Слава стал стягивать перчатку.
– Ты спишь, что ли? Мы ж с утра здоровались!
– Чего ты разбушевался тут?
– А ты чего так долго? Заколебался ждать тебя!
– А чего ты ждешь?
– Приглашаю тебя на свой день рождения!
Это было неожиданно и приятно. Слава застеснялся, отказывался.
– Пойдем, не выпендривайся! – Толик схватил его за руку и потянул.
– Ну, пожалуй. Ладно, дай хоть переоденусь.

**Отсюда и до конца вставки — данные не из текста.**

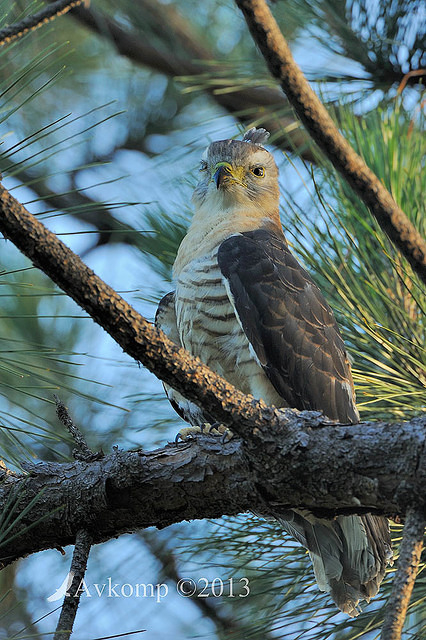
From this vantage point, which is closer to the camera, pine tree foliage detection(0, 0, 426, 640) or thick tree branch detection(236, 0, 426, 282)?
thick tree branch detection(236, 0, 426, 282)

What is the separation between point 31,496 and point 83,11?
3.78 metres

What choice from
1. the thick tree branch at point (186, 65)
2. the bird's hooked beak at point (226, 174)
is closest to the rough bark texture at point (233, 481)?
the bird's hooked beak at point (226, 174)

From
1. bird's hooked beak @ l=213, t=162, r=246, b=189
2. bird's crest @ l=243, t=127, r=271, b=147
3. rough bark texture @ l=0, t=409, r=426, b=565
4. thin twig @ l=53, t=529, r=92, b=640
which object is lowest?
thin twig @ l=53, t=529, r=92, b=640

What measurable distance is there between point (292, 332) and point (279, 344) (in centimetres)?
9

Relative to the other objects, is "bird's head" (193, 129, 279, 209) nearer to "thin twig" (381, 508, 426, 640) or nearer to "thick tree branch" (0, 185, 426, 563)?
"thick tree branch" (0, 185, 426, 563)

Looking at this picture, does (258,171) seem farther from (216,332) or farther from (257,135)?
(216,332)

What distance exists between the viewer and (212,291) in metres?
3.12

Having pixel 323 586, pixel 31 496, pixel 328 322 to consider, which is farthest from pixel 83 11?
pixel 323 586

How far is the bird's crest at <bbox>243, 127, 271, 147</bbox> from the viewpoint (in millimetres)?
4062

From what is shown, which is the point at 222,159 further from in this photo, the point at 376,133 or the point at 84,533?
the point at 84,533

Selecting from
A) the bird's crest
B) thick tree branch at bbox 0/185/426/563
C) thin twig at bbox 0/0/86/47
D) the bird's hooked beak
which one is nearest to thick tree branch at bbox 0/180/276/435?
thick tree branch at bbox 0/185/426/563

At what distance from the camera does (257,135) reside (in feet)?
13.4

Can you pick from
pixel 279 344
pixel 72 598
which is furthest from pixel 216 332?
pixel 72 598

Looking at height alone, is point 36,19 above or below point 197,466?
above
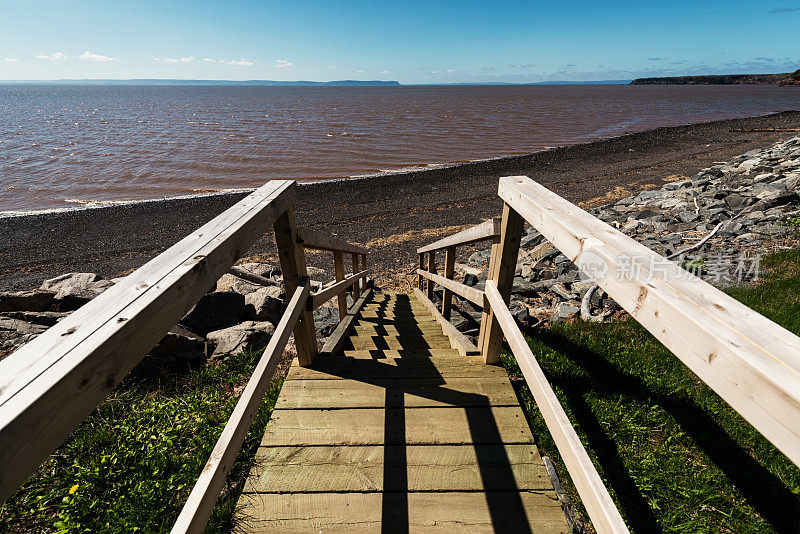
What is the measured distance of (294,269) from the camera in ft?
8.77

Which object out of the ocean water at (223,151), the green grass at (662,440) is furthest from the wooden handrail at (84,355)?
the ocean water at (223,151)

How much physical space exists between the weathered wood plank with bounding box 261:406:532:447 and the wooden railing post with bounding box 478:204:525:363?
516 mm

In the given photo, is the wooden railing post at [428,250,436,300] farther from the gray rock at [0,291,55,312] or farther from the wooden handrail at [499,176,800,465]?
the gray rock at [0,291,55,312]

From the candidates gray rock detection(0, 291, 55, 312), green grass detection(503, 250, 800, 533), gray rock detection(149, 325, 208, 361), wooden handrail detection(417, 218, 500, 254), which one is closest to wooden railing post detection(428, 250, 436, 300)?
wooden handrail detection(417, 218, 500, 254)

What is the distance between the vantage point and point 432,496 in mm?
1991

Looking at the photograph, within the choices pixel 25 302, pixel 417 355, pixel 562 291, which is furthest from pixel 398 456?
pixel 25 302

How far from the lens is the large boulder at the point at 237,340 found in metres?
3.89

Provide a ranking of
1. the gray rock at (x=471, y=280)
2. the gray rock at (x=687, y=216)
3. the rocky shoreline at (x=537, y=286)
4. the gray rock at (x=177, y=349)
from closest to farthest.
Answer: the gray rock at (x=177, y=349), the rocky shoreline at (x=537, y=286), the gray rock at (x=471, y=280), the gray rock at (x=687, y=216)

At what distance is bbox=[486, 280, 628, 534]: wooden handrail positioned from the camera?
129 cm

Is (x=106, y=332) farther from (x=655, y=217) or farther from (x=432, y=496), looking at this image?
(x=655, y=217)

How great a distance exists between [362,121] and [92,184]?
29.2 meters

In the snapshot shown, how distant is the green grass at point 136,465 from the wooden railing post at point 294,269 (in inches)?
16.8

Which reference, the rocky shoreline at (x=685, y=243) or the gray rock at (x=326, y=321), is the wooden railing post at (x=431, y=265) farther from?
the gray rock at (x=326, y=321)

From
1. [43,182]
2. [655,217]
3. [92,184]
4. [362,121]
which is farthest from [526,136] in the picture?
[43,182]
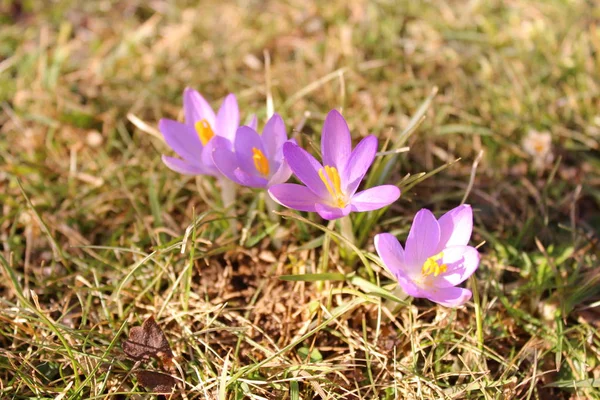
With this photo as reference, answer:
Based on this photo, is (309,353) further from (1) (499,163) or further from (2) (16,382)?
(1) (499,163)

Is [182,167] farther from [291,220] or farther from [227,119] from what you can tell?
[291,220]

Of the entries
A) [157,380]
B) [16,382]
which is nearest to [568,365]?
[157,380]

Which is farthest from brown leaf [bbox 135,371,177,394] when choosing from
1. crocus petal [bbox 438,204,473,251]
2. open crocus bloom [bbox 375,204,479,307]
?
crocus petal [bbox 438,204,473,251]

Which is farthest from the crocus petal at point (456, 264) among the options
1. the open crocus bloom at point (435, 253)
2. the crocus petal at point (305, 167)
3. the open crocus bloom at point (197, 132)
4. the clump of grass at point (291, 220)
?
the open crocus bloom at point (197, 132)

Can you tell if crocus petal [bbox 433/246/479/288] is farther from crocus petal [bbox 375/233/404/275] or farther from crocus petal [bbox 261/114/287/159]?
crocus petal [bbox 261/114/287/159]

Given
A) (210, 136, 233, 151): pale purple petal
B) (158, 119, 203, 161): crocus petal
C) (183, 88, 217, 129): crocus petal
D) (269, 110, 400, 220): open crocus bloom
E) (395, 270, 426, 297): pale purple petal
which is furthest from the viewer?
(183, 88, 217, 129): crocus petal
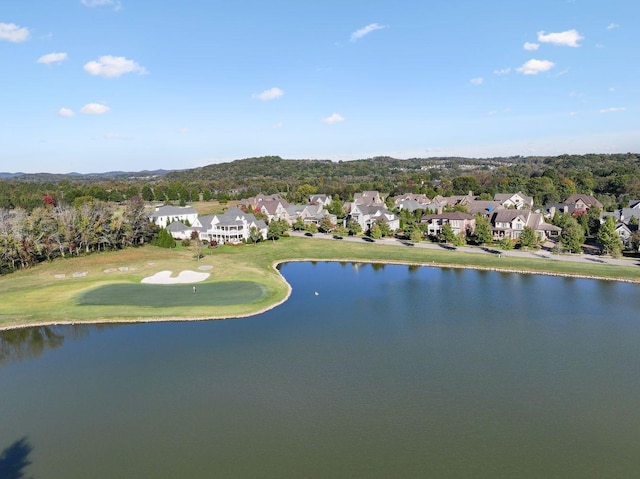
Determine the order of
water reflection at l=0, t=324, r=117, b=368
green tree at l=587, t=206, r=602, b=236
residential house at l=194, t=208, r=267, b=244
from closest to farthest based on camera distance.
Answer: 1. water reflection at l=0, t=324, r=117, b=368
2. green tree at l=587, t=206, r=602, b=236
3. residential house at l=194, t=208, r=267, b=244

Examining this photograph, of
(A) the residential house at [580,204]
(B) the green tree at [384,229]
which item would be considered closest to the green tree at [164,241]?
(B) the green tree at [384,229]

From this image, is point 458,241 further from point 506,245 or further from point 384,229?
point 384,229

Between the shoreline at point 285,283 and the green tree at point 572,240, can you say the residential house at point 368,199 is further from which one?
the green tree at point 572,240

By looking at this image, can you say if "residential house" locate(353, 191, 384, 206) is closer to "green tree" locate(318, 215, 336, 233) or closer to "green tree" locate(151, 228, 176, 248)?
"green tree" locate(318, 215, 336, 233)

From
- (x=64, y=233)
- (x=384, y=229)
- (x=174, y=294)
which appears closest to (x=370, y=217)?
(x=384, y=229)

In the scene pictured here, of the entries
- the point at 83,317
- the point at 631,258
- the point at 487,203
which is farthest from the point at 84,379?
the point at 487,203

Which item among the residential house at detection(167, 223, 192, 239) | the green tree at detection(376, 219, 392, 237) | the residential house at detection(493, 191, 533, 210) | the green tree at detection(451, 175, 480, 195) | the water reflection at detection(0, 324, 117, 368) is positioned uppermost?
the green tree at detection(451, 175, 480, 195)

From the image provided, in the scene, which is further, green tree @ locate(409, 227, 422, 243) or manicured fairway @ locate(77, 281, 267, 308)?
green tree @ locate(409, 227, 422, 243)

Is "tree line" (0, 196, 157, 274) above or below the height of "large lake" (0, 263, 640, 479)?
above

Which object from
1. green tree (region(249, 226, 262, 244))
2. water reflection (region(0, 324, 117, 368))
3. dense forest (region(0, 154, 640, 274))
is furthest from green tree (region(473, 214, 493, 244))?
water reflection (region(0, 324, 117, 368))
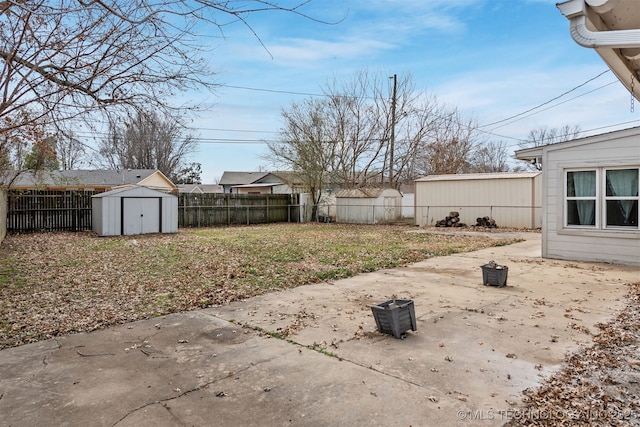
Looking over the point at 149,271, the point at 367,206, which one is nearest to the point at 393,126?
the point at 367,206

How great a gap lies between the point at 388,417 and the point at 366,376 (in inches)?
23.0

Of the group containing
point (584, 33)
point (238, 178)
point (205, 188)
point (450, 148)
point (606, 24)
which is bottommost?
point (584, 33)

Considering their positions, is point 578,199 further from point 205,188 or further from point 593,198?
point 205,188

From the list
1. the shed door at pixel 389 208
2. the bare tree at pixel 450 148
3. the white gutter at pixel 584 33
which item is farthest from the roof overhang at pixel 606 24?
the bare tree at pixel 450 148

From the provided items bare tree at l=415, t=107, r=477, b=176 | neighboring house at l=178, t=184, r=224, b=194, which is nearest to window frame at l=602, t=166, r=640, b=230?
bare tree at l=415, t=107, r=477, b=176

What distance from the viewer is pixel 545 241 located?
28.5ft

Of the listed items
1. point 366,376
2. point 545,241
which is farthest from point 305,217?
point 366,376

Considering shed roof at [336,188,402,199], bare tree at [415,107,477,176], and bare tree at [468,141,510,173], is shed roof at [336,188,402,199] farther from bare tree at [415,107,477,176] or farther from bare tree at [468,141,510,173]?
bare tree at [468,141,510,173]

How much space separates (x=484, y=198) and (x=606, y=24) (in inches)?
617

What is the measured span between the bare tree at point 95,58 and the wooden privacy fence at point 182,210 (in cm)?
1160

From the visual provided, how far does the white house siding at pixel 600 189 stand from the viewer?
24.6ft

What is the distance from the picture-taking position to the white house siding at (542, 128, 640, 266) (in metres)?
7.50

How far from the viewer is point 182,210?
17875mm

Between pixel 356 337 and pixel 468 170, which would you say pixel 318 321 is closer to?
pixel 356 337
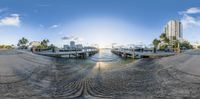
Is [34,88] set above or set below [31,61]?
below

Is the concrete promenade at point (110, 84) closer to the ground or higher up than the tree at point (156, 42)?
closer to the ground

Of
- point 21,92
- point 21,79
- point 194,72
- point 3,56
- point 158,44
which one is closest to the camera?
point 21,92

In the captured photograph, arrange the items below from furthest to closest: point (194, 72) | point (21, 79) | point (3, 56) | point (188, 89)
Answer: point (3, 56), point (21, 79), point (194, 72), point (188, 89)

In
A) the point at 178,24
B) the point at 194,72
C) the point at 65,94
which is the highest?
the point at 178,24

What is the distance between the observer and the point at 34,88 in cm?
602

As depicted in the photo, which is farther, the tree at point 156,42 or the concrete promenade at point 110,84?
the tree at point 156,42

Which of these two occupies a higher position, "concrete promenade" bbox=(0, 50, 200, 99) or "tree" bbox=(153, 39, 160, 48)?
"tree" bbox=(153, 39, 160, 48)

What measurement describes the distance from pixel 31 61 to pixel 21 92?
2728 mm

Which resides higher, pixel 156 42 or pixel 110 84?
pixel 156 42

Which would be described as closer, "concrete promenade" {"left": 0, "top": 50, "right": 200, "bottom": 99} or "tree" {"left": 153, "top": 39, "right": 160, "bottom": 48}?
"concrete promenade" {"left": 0, "top": 50, "right": 200, "bottom": 99}

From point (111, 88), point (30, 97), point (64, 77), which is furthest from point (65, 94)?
point (64, 77)

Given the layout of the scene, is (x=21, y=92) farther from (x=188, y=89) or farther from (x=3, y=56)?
(x=188, y=89)

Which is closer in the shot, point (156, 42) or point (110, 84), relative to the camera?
point (110, 84)

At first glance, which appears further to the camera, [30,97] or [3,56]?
[3,56]
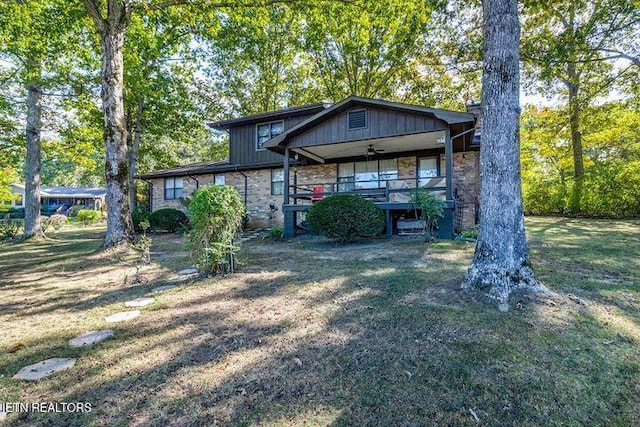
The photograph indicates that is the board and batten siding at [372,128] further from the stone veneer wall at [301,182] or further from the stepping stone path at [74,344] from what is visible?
the stepping stone path at [74,344]

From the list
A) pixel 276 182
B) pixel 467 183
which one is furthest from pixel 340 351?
pixel 276 182

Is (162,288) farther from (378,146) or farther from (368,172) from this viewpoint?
(368,172)

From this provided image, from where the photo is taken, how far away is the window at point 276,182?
1450cm

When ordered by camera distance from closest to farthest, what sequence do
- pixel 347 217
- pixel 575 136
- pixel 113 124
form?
pixel 113 124, pixel 347 217, pixel 575 136

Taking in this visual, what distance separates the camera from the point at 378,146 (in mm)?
11562

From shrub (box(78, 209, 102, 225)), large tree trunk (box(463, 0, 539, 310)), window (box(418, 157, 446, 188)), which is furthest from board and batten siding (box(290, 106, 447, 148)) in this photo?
shrub (box(78, 209, 102, 225))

Забежал домой. Мать в пальто стоит у керогаза. Жарит бычков. Взял у нее конфеты «Красный мак». Надев куртку, замер на секунду в нерешительности, неизвестно для чего зафиксировал нахохлившуюся мать, озадаченно поджатые губы бычков – ну, обычный момент жизни – и вышел. Всунул коробку в красные от холода руки Тольки. Вид у него растерянный, недоверчивый.
– Тебе, ну!
Ехали в раздувшемся от народа автобусе, на «Володарского» он, как всегда, опасно накренился, и Слава, прижатый к двери, затосковал, будто предчувствуя что- то: «Зачем еду? Куда? К кому?» И в то же время что-то приятное, интимное нагревалось в груди, ширило ее.
Коммуналка на Чайной горке. Сыроватый запах пельменей. Каморлюк четыре на четыре, освещенный лампочкой в сорок свечей. Приземистая женщина курила в форточку. Кривая трещина на запотевшем стекле жирно залеплена почерневшей, влажно блестящей замазкой. В промежутке меж окон – трюмо с новогодней бахромой на зеркале. На кровати с газеткой «Советский спорт» лежал мужчина. Возле батареи, в которую сухо влипла половая тряпка, грелся мальчик. Назойливой мухой жужжала радиоточка.
– Вот, Витюха – братан! – насмешливо представил Толька. – Я ему рассказывал, ждет тебя и пельменя лепит с самого утра!
– Лепит. Горбатого он лепит! – мать затушила окурок в банке из-под кильки. – Вчерась захожу в сараюгу, а они там «чаврик» пьют с цыганенком Саповским!
– Рановато, Витюха, – зашелестели газетой худые татуированные пальцы мужика.
– Пьете, говорю, а матери не оставляете! – щерится в улыбке, похожая на воробья – большой живот, тонкие ножки.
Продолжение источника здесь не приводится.